> **Exercise goal**
Write out, word for word, the lines of the entries from the one containing "What distance intervenes between pixel" through the one containing "Answer: pixel 67", including both of those lines.

> **Provided information**

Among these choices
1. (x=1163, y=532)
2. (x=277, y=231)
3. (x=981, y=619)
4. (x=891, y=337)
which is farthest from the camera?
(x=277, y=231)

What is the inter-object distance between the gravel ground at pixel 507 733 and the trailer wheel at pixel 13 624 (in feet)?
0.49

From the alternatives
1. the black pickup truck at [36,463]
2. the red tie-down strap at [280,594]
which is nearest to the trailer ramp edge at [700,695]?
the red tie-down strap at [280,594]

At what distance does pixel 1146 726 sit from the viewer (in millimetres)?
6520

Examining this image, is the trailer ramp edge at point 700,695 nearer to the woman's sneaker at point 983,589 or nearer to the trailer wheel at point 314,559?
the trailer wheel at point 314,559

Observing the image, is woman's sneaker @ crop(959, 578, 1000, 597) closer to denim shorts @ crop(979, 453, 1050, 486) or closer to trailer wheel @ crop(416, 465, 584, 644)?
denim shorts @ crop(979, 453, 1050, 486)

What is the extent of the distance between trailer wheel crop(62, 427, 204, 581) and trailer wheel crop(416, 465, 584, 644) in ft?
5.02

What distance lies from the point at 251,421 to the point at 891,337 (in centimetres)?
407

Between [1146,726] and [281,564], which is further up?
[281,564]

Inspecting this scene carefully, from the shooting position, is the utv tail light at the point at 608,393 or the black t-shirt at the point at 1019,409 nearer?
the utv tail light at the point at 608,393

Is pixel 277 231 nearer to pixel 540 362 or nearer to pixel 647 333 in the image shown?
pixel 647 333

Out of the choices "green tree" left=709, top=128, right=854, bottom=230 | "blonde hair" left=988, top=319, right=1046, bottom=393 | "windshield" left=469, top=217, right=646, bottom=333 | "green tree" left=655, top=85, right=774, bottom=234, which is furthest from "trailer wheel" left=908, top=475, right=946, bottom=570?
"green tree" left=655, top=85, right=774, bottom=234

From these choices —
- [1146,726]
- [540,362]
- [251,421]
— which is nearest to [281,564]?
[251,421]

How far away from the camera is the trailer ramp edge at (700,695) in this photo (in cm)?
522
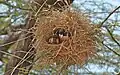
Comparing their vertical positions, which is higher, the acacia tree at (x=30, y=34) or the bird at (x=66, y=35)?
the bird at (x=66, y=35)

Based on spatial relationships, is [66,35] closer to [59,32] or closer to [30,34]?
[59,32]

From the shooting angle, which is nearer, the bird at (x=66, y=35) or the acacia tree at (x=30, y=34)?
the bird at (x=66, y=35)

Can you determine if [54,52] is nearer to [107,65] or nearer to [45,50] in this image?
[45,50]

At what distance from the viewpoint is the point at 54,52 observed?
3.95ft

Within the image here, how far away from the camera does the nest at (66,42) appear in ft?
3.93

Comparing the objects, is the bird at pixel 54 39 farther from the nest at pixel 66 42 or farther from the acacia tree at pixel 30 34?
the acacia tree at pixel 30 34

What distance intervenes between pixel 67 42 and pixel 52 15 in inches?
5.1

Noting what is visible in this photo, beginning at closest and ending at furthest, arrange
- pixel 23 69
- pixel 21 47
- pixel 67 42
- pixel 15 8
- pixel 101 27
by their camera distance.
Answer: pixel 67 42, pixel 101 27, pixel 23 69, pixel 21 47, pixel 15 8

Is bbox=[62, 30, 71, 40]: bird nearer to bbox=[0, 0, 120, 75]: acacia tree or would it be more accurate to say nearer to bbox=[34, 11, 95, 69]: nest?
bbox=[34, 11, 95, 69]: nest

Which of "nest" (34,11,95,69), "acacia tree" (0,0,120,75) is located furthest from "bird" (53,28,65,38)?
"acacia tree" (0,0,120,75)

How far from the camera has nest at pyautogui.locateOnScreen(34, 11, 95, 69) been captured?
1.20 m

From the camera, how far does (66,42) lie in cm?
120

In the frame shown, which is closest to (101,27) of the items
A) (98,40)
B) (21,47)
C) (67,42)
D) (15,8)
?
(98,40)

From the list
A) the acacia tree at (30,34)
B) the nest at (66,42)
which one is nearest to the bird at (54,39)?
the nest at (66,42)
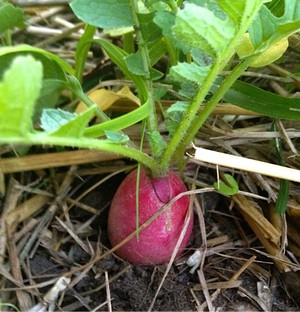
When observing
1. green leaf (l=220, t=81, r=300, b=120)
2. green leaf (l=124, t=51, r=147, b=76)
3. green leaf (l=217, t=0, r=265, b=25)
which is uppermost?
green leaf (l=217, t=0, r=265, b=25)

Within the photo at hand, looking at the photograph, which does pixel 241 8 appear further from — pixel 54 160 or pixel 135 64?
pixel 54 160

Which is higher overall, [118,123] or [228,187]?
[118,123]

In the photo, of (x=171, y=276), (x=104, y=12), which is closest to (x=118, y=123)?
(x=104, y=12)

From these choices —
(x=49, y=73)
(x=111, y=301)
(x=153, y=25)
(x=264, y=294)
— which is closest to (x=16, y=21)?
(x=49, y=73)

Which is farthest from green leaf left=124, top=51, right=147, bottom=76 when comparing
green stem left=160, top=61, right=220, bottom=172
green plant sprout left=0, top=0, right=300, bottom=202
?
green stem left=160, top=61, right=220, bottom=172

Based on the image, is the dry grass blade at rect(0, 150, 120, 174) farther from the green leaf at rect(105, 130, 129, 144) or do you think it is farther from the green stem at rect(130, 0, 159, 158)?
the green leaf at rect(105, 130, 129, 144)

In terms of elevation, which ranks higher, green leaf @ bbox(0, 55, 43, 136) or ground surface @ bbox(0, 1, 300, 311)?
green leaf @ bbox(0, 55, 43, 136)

==

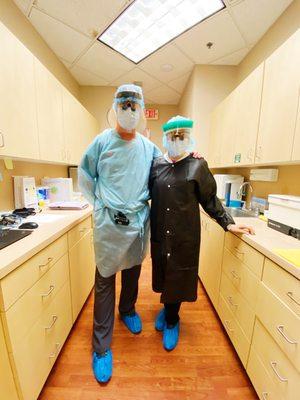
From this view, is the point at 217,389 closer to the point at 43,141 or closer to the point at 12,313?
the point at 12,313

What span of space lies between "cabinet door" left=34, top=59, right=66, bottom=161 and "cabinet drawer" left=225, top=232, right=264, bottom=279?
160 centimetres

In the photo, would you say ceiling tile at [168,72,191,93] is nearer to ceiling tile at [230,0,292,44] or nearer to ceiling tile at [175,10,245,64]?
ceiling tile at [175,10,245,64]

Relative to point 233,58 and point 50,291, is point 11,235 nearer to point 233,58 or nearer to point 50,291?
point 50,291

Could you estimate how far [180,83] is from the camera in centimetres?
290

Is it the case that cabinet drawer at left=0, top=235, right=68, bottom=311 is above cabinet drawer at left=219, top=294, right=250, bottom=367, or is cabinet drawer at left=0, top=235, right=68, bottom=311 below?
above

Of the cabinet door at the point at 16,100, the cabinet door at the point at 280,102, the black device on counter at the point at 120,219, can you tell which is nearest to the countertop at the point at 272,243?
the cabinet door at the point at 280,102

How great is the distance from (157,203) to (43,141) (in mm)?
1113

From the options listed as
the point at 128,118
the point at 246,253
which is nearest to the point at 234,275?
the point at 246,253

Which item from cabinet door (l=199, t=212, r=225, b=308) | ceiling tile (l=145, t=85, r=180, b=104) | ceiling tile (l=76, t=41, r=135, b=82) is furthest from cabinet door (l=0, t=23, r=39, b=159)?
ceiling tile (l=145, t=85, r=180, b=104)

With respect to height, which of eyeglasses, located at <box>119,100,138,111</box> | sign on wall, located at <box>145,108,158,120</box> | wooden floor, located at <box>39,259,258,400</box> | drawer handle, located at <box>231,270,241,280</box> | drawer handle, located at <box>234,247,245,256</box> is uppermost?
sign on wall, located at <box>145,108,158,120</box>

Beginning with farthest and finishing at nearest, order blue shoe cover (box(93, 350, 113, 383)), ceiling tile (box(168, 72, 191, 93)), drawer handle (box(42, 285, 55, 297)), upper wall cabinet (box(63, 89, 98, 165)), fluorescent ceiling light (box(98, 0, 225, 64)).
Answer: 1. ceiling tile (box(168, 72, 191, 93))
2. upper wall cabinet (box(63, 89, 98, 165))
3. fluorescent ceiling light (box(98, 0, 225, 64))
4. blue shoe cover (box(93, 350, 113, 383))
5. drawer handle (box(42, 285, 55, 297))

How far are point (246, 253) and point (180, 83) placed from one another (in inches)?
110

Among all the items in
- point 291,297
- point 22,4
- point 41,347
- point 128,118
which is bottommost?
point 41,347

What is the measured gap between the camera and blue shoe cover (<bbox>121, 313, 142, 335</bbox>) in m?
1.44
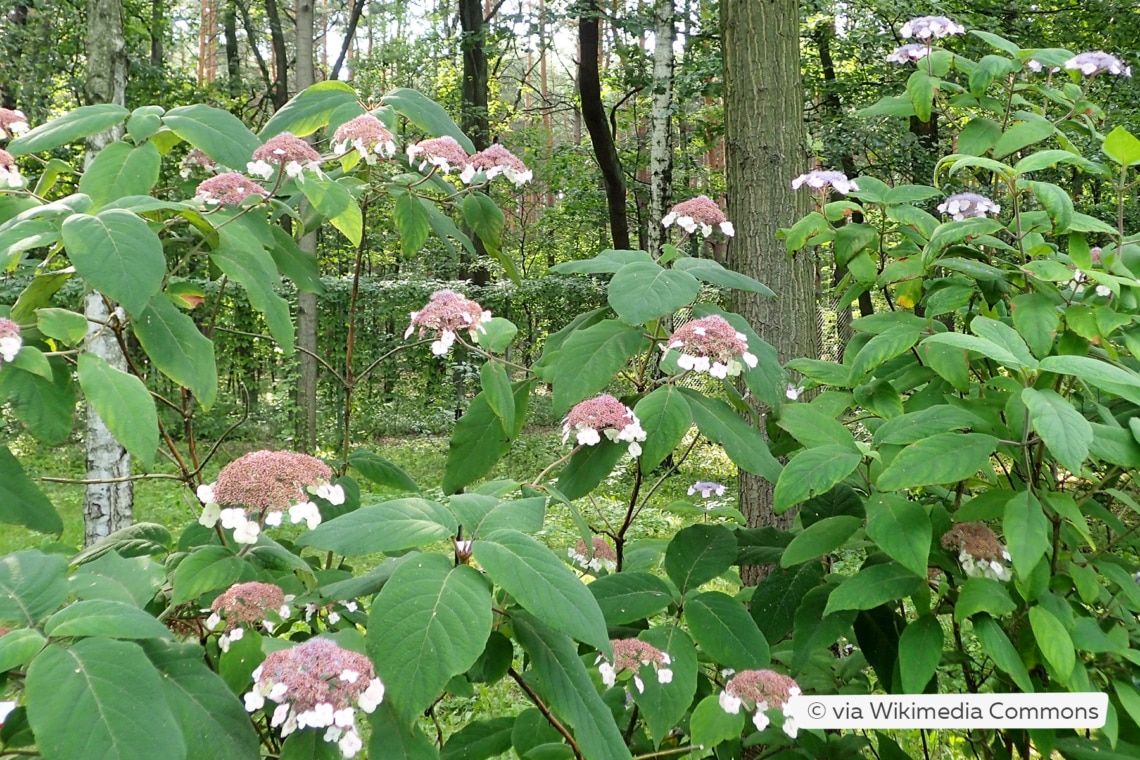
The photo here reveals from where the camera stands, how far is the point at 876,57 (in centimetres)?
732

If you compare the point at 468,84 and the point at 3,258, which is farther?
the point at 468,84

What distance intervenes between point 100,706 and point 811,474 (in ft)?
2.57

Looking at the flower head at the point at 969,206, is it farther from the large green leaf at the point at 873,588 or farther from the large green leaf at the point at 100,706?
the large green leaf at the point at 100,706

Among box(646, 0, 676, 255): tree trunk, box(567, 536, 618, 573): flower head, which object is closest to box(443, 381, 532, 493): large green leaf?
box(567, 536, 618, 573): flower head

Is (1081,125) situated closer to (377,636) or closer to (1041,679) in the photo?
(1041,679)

> **Output below**
What distance intervenes between pixel 67 42 and pixel 52 15 in inches?
5.1

Noting what is visible in this photo, beginning at closest and ending at furthest, arrange
- pixel 23 69
- pixel 21 47
- pixel 67 42
- pixel 15 8
- pixel 101 27
by their camera distance.
Answer: pixel 67 42, pixel 101 27, pixel 23 69, pixel 21 47, pixel 15 8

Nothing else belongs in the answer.